## Record excerpts
>> BEGIN

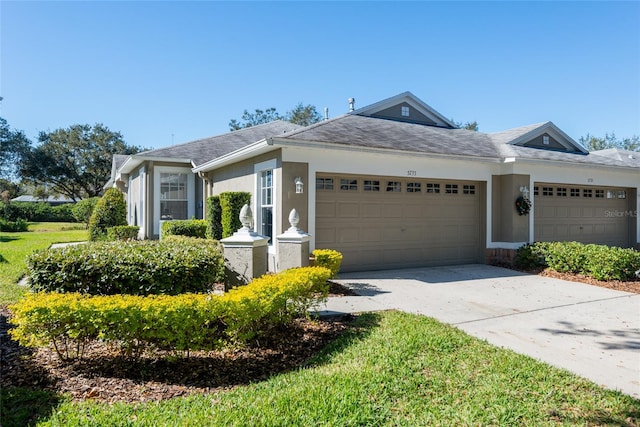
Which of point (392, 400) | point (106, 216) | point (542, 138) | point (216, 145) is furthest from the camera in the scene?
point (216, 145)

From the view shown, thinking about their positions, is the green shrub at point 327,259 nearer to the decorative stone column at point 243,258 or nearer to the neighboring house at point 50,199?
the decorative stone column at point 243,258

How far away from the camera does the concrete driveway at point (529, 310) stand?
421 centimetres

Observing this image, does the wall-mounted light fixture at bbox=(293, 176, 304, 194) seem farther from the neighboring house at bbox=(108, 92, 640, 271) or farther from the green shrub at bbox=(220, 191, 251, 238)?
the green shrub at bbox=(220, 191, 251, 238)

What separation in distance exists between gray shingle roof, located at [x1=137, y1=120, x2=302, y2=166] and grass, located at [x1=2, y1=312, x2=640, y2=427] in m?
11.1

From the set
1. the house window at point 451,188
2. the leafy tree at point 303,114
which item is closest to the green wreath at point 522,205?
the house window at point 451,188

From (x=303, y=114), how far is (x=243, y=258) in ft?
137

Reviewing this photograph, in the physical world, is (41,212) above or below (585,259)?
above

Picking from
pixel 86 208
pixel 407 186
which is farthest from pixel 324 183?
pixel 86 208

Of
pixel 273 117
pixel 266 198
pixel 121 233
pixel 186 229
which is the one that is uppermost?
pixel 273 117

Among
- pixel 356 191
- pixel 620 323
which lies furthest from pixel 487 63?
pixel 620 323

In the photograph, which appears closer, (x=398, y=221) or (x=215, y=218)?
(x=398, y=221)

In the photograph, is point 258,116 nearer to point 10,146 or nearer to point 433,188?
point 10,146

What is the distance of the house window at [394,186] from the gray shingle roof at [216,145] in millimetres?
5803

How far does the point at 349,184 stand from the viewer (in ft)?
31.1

>> END
>> BEGIN

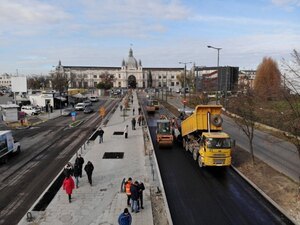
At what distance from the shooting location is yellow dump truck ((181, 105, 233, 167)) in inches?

>> END

## Instructions to follow
Substitute "paved driveway" for "concrete driveway" in everything from the line containing "From the view shown, thinking" down to the line containing "421 centimetres", and give those lines again with nothing else changed.

## Solved exercise
From the view shown, thinking about their positions, is the green shrub at point 327,259 nearer to the decorative stone column at point 243,258 or nearer to the neighboring house at point 50,199?
the decorative stone column at point 243,258

How far away from the camera does the paved driveway at point (529, 310) stand?
421 centimetres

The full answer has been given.